Cosa include l'esame completo delle urine?
L’esame completo delle urine prevede:
- Esame visivo, per la valutazione del loro aspetto (colore, trasparenza, concentrazione);
- Esame chimico, per la valutazione di alcune sostanze presenti nelle urine, importanti indici sulla salute del paziente;
- Esame microscopico, per identificare e quantificare i tipi cellulari, i cilindri, i cristalli e altri componenti, come microrganismi e muco, che possono essere presenti nelle urine.
Valori normali del peso specifico delle urine
Negli esseri umani adulti i valori normali del peso specifico delle urine sono compresi tra 1,005 e 1,030 g/mL.
Come fare l’esame delle urine
L’esame delle urine viene eseguito in laboratorio sulle prime urine del mattino, poiché sono le più concentrate e per questo motivo le più adatte per eseguire l’analisi, raccolte in un contenitore sterile.
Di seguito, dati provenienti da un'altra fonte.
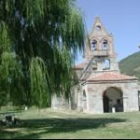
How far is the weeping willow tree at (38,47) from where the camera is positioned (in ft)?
60.1

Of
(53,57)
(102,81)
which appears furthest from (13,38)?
(102,81)

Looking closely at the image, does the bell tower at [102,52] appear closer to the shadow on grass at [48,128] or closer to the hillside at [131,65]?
the shadow on grass at [48,128]

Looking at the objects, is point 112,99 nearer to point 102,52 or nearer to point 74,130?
point 102,52

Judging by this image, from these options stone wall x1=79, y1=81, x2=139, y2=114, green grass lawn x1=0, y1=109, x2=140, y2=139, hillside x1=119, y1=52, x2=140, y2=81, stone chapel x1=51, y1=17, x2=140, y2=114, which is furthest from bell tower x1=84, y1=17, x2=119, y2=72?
hillside x1=119, y1=52, x2=140, y2=81

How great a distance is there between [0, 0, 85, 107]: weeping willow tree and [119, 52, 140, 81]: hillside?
10756 centimetres

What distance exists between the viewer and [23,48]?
1988cm

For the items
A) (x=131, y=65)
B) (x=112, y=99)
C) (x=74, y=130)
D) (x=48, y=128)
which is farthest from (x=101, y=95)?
(x=131, y=65)

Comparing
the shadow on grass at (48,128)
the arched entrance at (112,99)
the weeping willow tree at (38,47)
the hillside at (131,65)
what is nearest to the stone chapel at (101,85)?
the arched entrance at (112,99)

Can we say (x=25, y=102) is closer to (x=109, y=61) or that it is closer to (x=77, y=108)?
(x=77, y=108)

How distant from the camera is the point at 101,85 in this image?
45.5 metres

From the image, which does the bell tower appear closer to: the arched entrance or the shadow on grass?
the arched entrance

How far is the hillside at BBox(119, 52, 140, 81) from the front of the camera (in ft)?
444

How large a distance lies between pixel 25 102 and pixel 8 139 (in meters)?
5.44

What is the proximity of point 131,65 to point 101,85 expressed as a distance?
105 metres
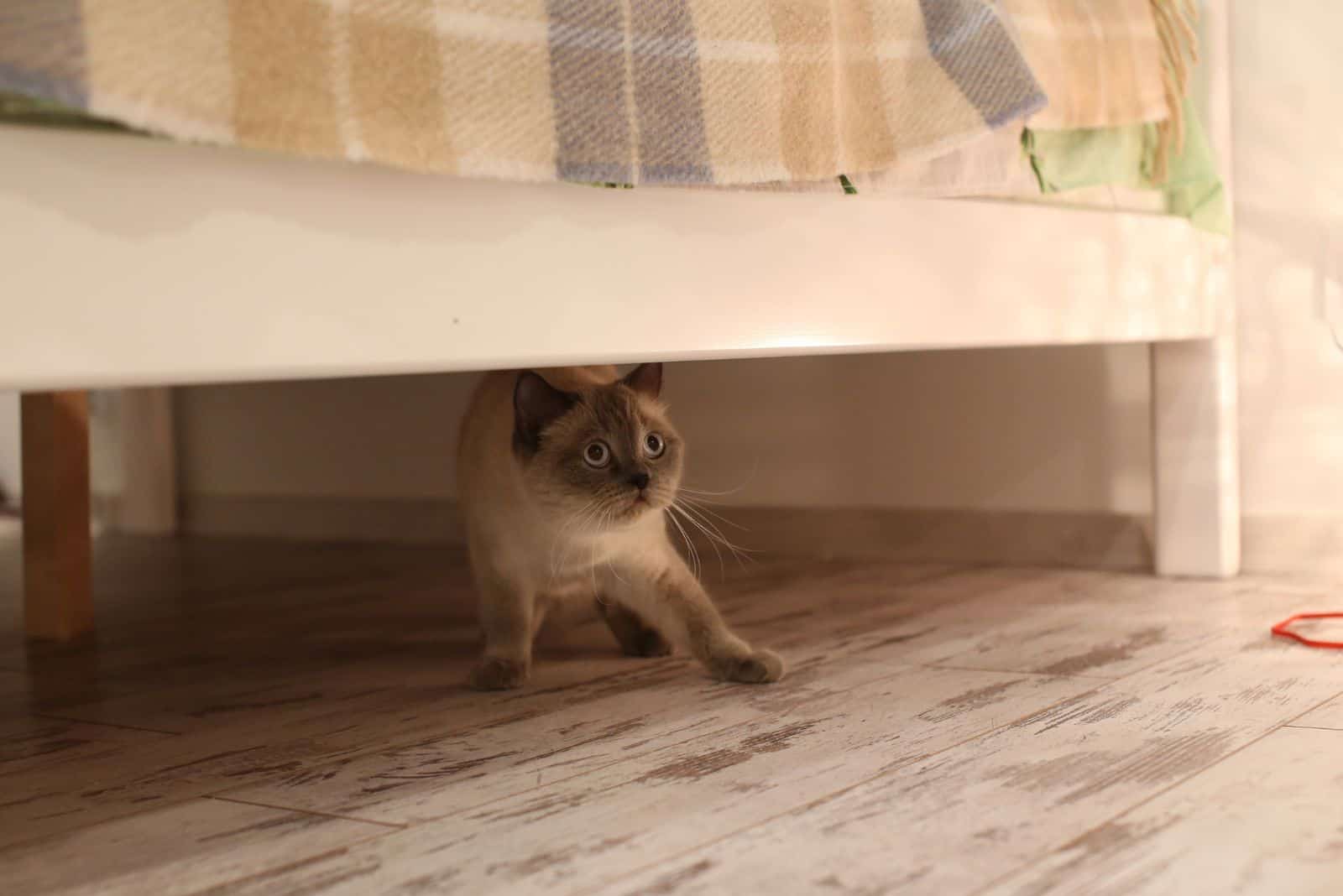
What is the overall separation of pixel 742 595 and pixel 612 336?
1.03 meters

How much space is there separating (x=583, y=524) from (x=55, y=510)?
32.3 inches

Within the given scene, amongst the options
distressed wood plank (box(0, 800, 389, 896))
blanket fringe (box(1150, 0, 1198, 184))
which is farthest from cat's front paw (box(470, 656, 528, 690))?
blanket fringe (box(1150, 0, 1198, 184))

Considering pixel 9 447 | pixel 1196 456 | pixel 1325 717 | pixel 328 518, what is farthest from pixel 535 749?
pixel 9 447

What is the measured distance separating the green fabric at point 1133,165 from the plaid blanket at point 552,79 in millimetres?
261

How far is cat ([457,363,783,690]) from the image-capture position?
1488 mm

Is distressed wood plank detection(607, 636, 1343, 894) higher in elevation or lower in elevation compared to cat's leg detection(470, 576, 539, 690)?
lower

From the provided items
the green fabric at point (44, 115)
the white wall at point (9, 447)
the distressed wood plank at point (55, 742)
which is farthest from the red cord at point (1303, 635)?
the white wall at point (9, 447)

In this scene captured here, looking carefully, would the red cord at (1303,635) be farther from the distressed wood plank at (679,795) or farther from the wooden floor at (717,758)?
the distressed wood plank at (679,795)

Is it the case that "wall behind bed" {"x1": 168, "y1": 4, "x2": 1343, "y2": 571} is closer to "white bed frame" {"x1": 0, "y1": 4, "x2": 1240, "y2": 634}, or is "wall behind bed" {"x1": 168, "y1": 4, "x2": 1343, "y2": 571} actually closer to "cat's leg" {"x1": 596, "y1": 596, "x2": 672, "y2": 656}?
"white bed frame" {"x1": 0, "y1": 4, "x2": 1240, "y2": 634}

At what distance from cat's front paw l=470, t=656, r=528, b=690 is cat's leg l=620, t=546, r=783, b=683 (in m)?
0.17

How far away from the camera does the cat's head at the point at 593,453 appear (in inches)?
58.2

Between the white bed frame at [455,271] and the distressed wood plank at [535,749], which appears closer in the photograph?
the white bed frame at [455,271]

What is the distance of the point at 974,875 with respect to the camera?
85 centimetres

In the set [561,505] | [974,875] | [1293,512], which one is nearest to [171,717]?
[561,505]
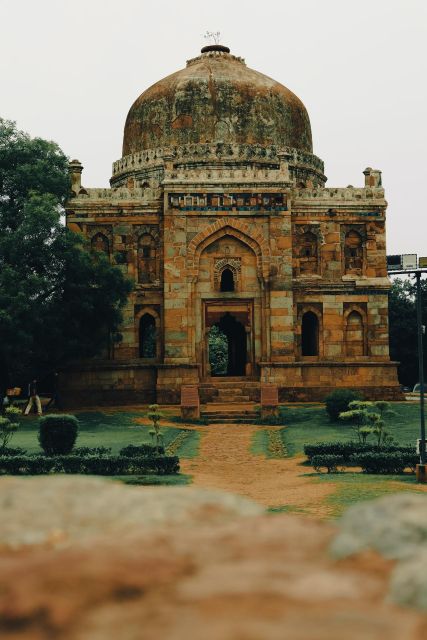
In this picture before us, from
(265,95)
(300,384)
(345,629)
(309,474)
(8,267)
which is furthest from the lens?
(265,95)

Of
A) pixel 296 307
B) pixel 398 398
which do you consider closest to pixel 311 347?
pixel 296 307

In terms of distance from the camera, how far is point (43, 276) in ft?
87.6

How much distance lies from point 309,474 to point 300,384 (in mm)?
12909

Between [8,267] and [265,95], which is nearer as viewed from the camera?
[8,267]

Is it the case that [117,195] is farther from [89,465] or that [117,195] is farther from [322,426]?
[89,465]

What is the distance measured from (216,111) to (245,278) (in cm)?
758

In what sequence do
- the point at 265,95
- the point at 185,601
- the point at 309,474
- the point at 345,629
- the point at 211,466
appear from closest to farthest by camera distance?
1. the point at 345,629
2. the point at 185,601
3. the point at 309,474
4. the point at 211,466
5. the point at 265,95

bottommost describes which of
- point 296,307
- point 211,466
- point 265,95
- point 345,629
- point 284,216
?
point 211,466

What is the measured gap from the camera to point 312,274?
31344mm

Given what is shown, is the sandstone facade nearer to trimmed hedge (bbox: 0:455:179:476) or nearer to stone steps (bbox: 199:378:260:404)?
stone steps (bbox: 199:378:260:404)

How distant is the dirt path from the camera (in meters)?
13.8

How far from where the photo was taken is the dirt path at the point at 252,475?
13.8 meters

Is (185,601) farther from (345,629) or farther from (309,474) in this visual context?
(309,474)

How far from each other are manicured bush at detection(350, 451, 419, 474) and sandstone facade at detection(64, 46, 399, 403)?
Result: 12.5 metres
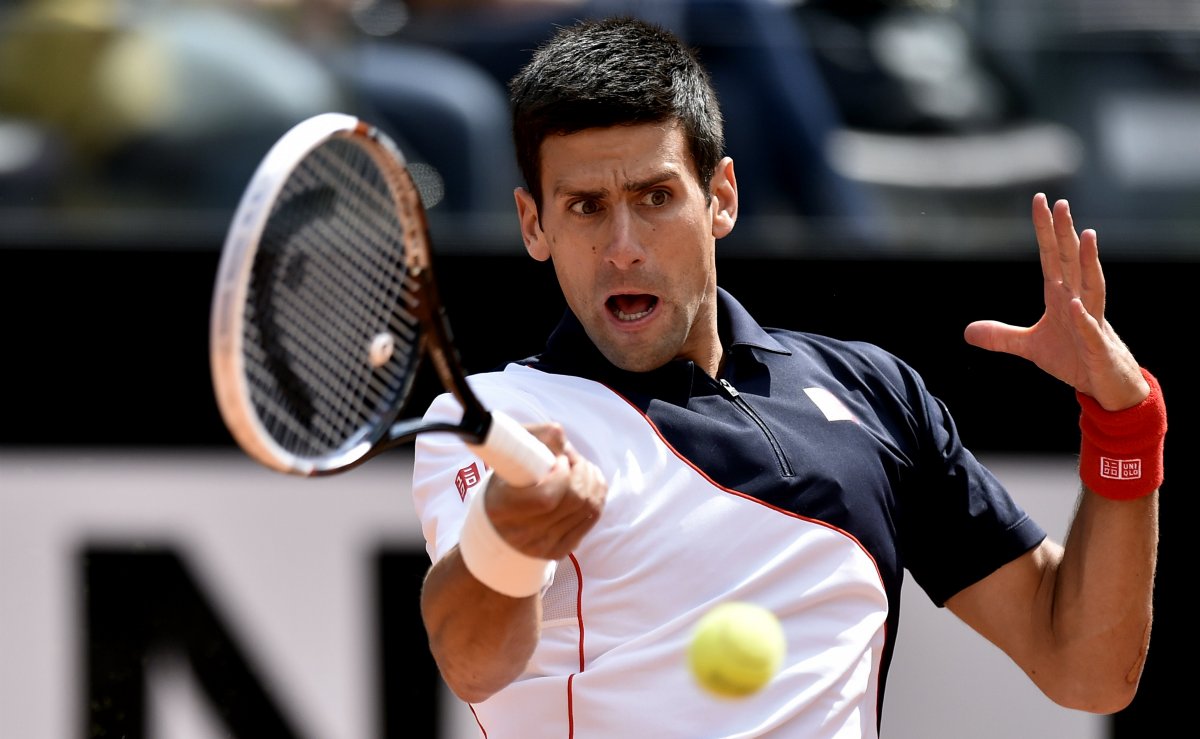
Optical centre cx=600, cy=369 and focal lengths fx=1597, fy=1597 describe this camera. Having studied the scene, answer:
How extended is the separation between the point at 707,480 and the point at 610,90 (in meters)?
0.56

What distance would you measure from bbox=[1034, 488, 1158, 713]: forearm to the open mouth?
70 cm

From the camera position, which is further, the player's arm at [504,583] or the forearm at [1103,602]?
the forearm at [1103,602]

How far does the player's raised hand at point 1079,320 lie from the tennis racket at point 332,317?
81cm

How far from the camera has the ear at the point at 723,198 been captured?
94.7 inches

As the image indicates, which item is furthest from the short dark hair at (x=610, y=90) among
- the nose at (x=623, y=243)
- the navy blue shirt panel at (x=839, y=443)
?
the navy blue shirt panel at (x=839, y=443)

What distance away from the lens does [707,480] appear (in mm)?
2168

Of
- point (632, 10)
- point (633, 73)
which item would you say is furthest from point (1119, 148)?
point (633, 73)

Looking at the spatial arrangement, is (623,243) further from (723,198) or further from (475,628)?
(475,628)

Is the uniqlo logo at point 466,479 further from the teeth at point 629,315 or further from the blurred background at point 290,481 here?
the blurred background at point 290,481

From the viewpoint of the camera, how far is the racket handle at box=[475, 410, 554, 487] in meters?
1.81

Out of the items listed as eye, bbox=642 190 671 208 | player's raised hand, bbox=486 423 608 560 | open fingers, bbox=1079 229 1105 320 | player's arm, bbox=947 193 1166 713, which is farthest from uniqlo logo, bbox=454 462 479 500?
open fingers, bbox=1079 229 1105 320

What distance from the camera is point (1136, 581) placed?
7.58ft

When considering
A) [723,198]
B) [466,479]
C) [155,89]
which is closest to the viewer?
[466,479]

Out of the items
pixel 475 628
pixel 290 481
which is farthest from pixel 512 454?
pixel 290 481
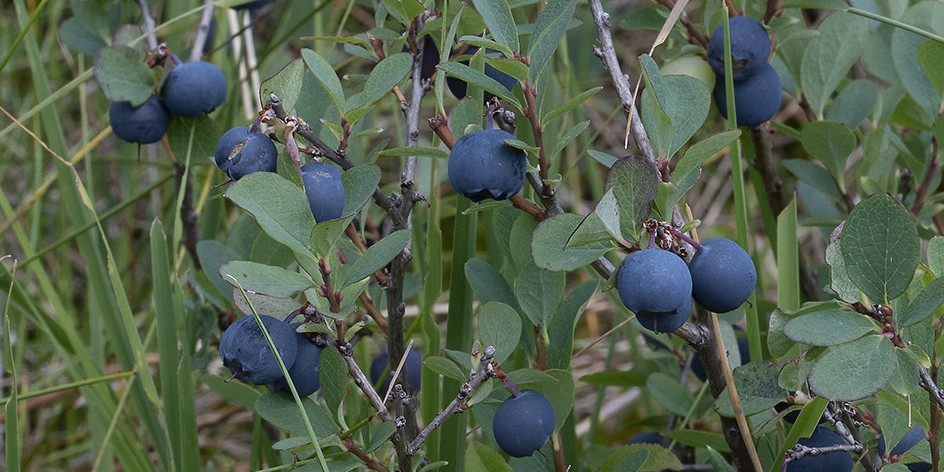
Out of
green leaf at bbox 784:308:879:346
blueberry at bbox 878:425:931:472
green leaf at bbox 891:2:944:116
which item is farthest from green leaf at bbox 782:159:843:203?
green leaf at bbox 784:308:879:346

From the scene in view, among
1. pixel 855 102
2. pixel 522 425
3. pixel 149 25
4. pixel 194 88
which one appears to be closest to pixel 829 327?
pixel 522 425

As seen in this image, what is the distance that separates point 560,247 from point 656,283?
100 mm

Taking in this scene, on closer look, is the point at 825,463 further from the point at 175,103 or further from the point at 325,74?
the point at 175,103

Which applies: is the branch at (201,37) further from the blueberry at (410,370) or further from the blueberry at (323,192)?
the blueberry at (323,192)

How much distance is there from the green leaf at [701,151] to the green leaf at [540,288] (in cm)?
16

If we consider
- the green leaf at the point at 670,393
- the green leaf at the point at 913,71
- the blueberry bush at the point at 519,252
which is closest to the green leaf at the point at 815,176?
the blueberry bush at the point at 519,252

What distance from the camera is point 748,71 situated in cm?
105

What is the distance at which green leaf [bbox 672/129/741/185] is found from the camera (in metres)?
0.74

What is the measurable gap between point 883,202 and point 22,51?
7.36 feet

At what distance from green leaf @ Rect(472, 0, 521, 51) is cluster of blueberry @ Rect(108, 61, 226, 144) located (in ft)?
1.57

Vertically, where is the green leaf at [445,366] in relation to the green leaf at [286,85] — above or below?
below

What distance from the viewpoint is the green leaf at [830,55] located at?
3.87 ft

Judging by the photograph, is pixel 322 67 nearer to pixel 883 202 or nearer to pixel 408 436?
pixel 408 436

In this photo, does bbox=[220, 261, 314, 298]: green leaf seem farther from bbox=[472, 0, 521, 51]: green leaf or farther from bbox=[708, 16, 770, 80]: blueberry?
bbox=[708, 16, 770, 80]: blueberry
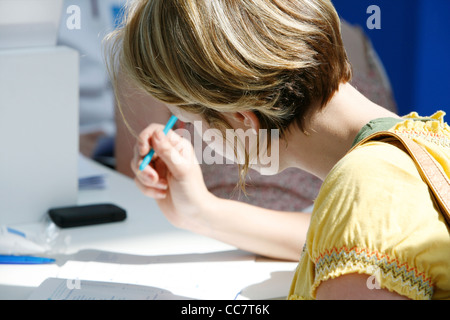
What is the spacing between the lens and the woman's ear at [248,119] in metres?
0.80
È sufficiente un campione pari a 20-50 ml.
Tabella riassuntiva del colore delle urine e possibili cause
| Colore | Valore |
|---|---|
| Incolore | Possibile indice di un eccesso d’idratazione |
| Giallo Paglierino / Giallo Trasparente | È il colore normale delle urine, indice di corretta idratazione |
| Giallo Scuro / Ambra | Suggerisce una mancanza di idratazione |
| Birra Scura | Può indicare una possibile malattia al fegato o una forte disidratazione |
| Rosa / Rossa | La persona potrebbe avere tracce di sangue nelle urine, indice di condizioni potenzialmente gravi, oppure potrebbe essere un effetto collaterale di alcuni farmaci e alimenti |
| Arancione | Solitamente è un colore causato da scarsa idratazione ma potrebbe anche essere sintomo di una patologia al fegato o delle vie biliari |
| Blu / Verde | È spesso causato dagli alimenti assunti o da alcuni farmaci, potrebbe anche trattarsi di un’infezione batterica o ipercalcemia |
| Schiumosa | Condizione che se persiste può indicare un eccesso di proteine nelle urine, la presenza di malattie renali o alterazioni anatomiche |
Quando Rivolgersi al Medico
È consigliabile consultare un medico se le urine scure persistono per più di uno o due giorni, o se sono associate a:
- Dolore intenso addominale o lombare.
- Febbre alta o brividi.
- Ittero (colorazione gialla di pelle e occhi).
- Presenza visibile di sangue nelle urine.
- Stanchezza marcata, gonfiore o riduzione della diuresi (quantità di urina prodotta).
In caso di urine scure improvvise associate a sintomi gravi, come difficoltà respiratorie, confusione o perdita di coscienza, è necessario rivolgersi immediatamente al pronto soccorso.
ATTENZIONE: Le informazioni qui riportate hanno carattere divulgativo e orientativo, non sostituiscono la consulenza medica.